The earliest Jewish Christian community called themselves, “The Way” – probably as in, “Prepare the way of the Lord.” The way we live, the way we follow Christ, the way we come to faith and share that faith with others is still part of our identity. Or, possibly, part of our current identity crisis as modern American Christians. Hopefully, we still catch glimpses, get some hints along the way, still see things that look like God’s fingerprints might be on them, and try to find the path. The Way is venturing out as pilgrims by paths that look untrodden through perils unknown, not knowing, but only believing that God’s hand is leading us and that God’s love is supporting us.  Faith is not an answer to life’s questions: faith is a way of dealing with the uncertainty.

Healing stories and miracles form an interesting intersection with faith even in this age of reason and very rational medical “miracles.” There are clouds of prayers that rise in the space of illness, in the time after a diagnosis, during treatment. We have great diagnostic tools and medicine, surgery and skills to treat almost everything, but most people – religious or not – add prayer to the therapeutic regime. 

Faith, prayer, miracles are still is a bewildering enterprise to me, because, based on John’s gospel, the efficacy of prayer and faith is both dependent on belief and has nothing to do with belief. Jesus seeks out some of these conversation partners, one paralyzed person among the many who lay by the Pool of Bethsaida, and he healed the one who didn’t really respond. Others seek him out – some of them come to faith as a result, some don’t. Large crowds follow Jesus, we are told, because of the signs he worked, but not everyone was healed in Galilee, not everyone who hungered was fed. The oppressed remained oppressed. It’s a bewildering mix. The same is true today. There is not one way, one holy door. It’s not the fault of our prayers. It’s not the capricious nature of God, it’s just… what?  Life and bodies and the nature of things?  And as the quickly souring relationship with the Jewish authorities reminds us, Jesus’ own prayers and faith won’t save him from the cross. But, ultimately, it is his enemies who cause God’s greatest love to be revealed.

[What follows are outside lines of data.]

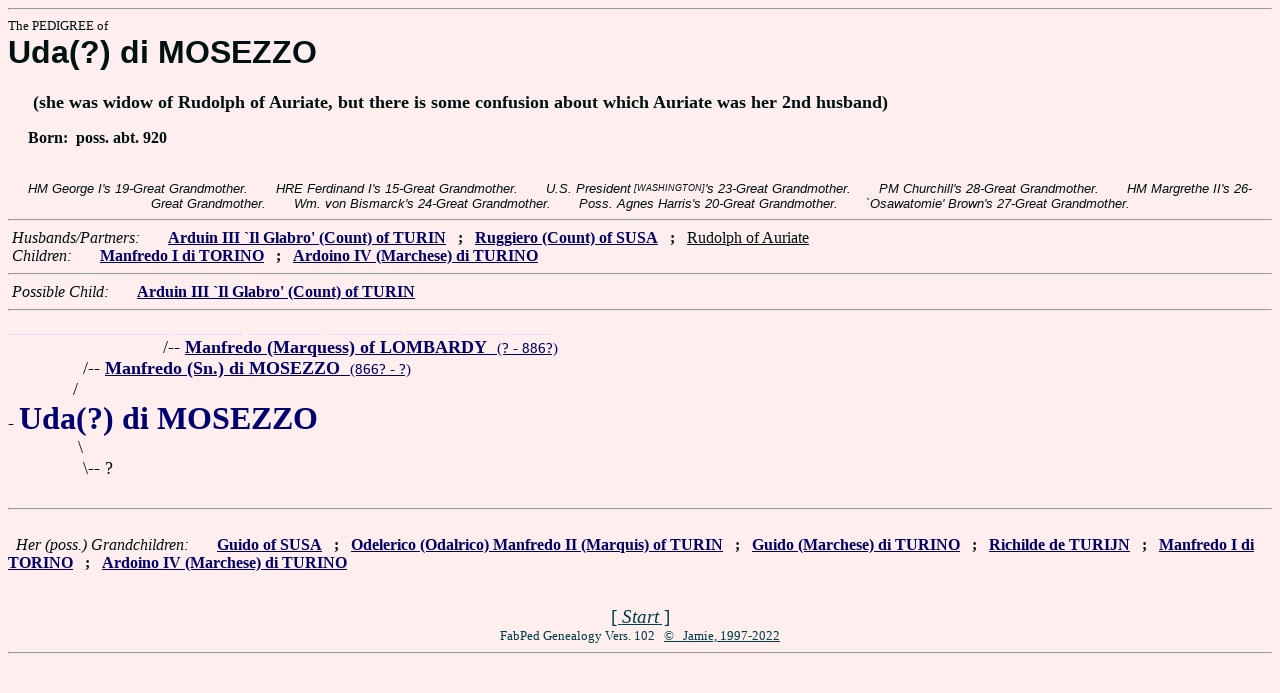

--- FILE ---
content_type: text/html
request_url: https://www.fabpedigree.com/s069/f145049.htm
body_size: 1678
content:
<!DOCTYPE html PUBLIC "-//W3C//DTD HTML 4.01 Transitional//EN">
<html><head><title>Pedigree: Uda(?) di MOSEZZO</title>
<!-- id=9614504969 -->
<meta name="keywords" content="pedigree Uda(?) di MOSEZZO genealogy">
<meta http-equiv="content-type" content="text/html;charset=iso-8859-1">
<meta name="author" content="James Dow Allen Fab Pedigree Vers. 102">
<meta http-equiv="Expires" content="0">
<meta http-equiv="Pragma" content="no-cache">
<link rel=StyleSheet href="../qnstyle.css" type="text/css">
</head>
<body><hr><div id=j3>The PEDIGREE of</div>
<div id=j1>Uda(?) di MOSEZZO</div>
<div id=j2><br>&nbsp; &nbsp; &nbsp;(she was widow of Rudolph of Auriate, but there is some confusion about which Auriate was her 2nd husband)</div>
<div id=jd><p>&nbsp; &nbsp; &nbsp;Born:  &nbsp;poss. abt. 920</div>
<br><div id=fdesc>HM&nbsp;George&nbsp;I's&nbsp;19-Great&nbsp;Grandmother. &nbsp; &nbsp; &nbsp; HRE&nbsp;Ferdinand&nbsp;I's&nbsp;15-Great&nbsp;Grandmother. &nbsp; &nbsp; &nbsp; U.S.&nbsp;President<sup><sub> [WASHINGTON]</sub></sup>'s&nbsp;23-Great&nbsp;Grandmother. &nbsp; &nbsp; &nbsp; PM&nbsp;Churchill's&nbsp;28-Great&nbsp;Grandmother. &nbsp; &nbsp; &nbsp; HM&nbsp;Margrethe&nbsp;II's&nbsp;26-Great&nbsp;Grandmother. &nbsp; &nbsp; &nbsp; Wm.&nbsp;von&nbsp;Bismarck's&nbsp;24-Great&nbsp;Grandmother. &nbsp; &nbsp; &nbsp; Poss.&nbsp;Agnes&nbsp;Harris's&nbsp;20-Great&nbsp;Grandmother. &nbsp; &nbsp; &nbsp; `Osawatomie'&nbsp;Brown's&nbsp;27-Great&nbsp;Grandmother. </div>
<hr>  &nbsp;<var>Husbands/Partners:</var> 
  &nbsp;  &nbsp;  &nbsp;  <a href="../s068/f145049.htm" title="aka Ardoino (Count) of GLABRIONE; aka Arduin II 'der Kahle' von AURIATE; Count of SUSA; Dates: ? - 976+"><b>Arduin III `Il Glabro' (Count) of TURIN</b></a>
  &nbsp;  <b>;</b>  &nbsp;  <a href="../s036/f290099.htm" title="aka Roggiero di SUSA; aka Roger of NEUSTRIA; aka Rogeiro (Count) of AURIATE (Aubiate); Count of TURIN ?; Dates: 866? - 902+ (or '35+)"><b>Ruggiero (Count) of SUSA</b></a>
  &nbsp;  <b>;</b>  &nbsp;  <u>Rudolph of Auriate</u>

<br>  &nbsp;<var>Children:</var>  
  &nbsp;  &nbsp;  &nbsp;  <a href="../s084/f072524.htm" title="poss. Count of SUSA; Dates: ? - 1000?"><b>Manfredo I di TORINO</b></a>
  &nbsp;  <b>;</b>  &nbsp;  <a href="../s028/f290099.htm" title="Dates: 945? - 1026?"><b>Ardoino IV (Marchese) di TURINO</b></a>
<hr>  &nbsp;<var>Possible Child:</var>  
  &nbsp;  &nbsp;  &nbsp;  <a href="../s068/f145049.htm" title="aka Ardoino (Count) of GLABRIONE; aka Arduin II 'der Kahle' von AURIATE; Count of SUSA; Dates: ? - 976+"><b>Arduin III `Il Glabro' (Count) of TURIN</b></a>
<hr><table cellpadding=0 cellspacing=0><tr>
<th>__________<th>__________<th>_________<th>_________<th>_________<th>______<th>______<th>_____<th>&nbsp;
<tr><td> <td align=right>/<td colspan=8 nowrap>-- <a href="../s076/f580198.htm" title="Conde di MILANO; Dates: ? - 886?"><b>Manfredo (Marquess) of LOMBARDY</b> &nbsp;<small>(? - 886?)</a>
<tr><td align=right>/<td colspan=9 nowrap>-- <a href="../s038/f290099.htm"><b>Manfredo (Sn.) di MOSEZZO</b> &nbsp;<small>(866? - ?)</a>
<tr><td align=right>/&nbsp;&nbsp;<tr><td colspan=10 nowrap>- <b><font color="#000070" size="+3">Uda(?) di MOSEZZO</font></b>
<tr><td align=right>\&nbsp;<tr><td align=right>\<td colspan=9 nowrap>-- ?
<tr><td>&nbsp;</table>
<hr> &nbsp;  <br> &nbsp;  <var>Her (poss.) Grandchildren:</var>  
  &nbsp;  &nbsp;  &nbsp;  <a href="../s072/f020970.htm"><b>Guido of SUSA</b></a>
  &nbsp;  <b>;</b>  &nbsp;  <a href="../s042/f036262.htm" title="aka Manfred II Odalrich d' Oriate van SUSA; aka Olric (Ulrich) Manfred; Olderic de SUZA....; Dates: 978? (or ca 1000) - 1035"><b>Odelerico (Odalrico) Manfredo II (Marquis) of TURIN</b></a>
  &nbsp;  <b>;</b>  &nbsp;  <a href="../s064/f145049.htm" title="Dates: 965? - 1026+"><b>Guido (Marchese) di TURINO</b></a>
  &nbsp;  <b>;</b>  &nbsp;  <a href="../s089/f167765.htm" title="(Rochilde)"><b>Richilde de TURIJN</b></a>
  &nbsp;  <b>;</b>  &nbsp;  <a href="../s084/f072524.htm" title="poss. Count of SUSA; Dates: ? - 1000?"><b>Manfredo I di TORINO</b></a>
  &nbsp;  <b>;</b>  &nbsp;  <a href="../s028/f290099.htm" title="Dates: 945? - 1026?"><b>Ardoino IV (Marchese) di TURINO</b></a>
<br>&nbsp;<p><center><a href="../pedstart.htm"><font color="#003c48"><big>[ <i>Start</i> ]</a><br><small><small>FabPed Genealogy Vers. 102 &nbsp; <a href="../copyr.htm"><font color="#003c48">&copy; &nbsp; Jamie, 1997-2022</a></center><hr>
</body></html>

Signs point us to God, to a greater mystery, to love revealed in a broken hallelujah: a crucified Messiah. That was not the sign his disciples were looking for, nor one they could comprehend. It remains an enigmatic sign of the kingdom. It reminds us that God seeks us out in our defeat, comes to us not only in times of achievement, but, more likely, in our regret, in conditions that call out for mercy, trundling down paths as yet untrodden through perils unknown. Like the royal official, we go not knowing,  but believing that God’s hand is leading us and God’s love is supporting us.  Faith is not an answer to life’s questions. Faith is the way of living into the uncertainties. To misquote Sherlock, the mystery is afoot! Be awake to the signs.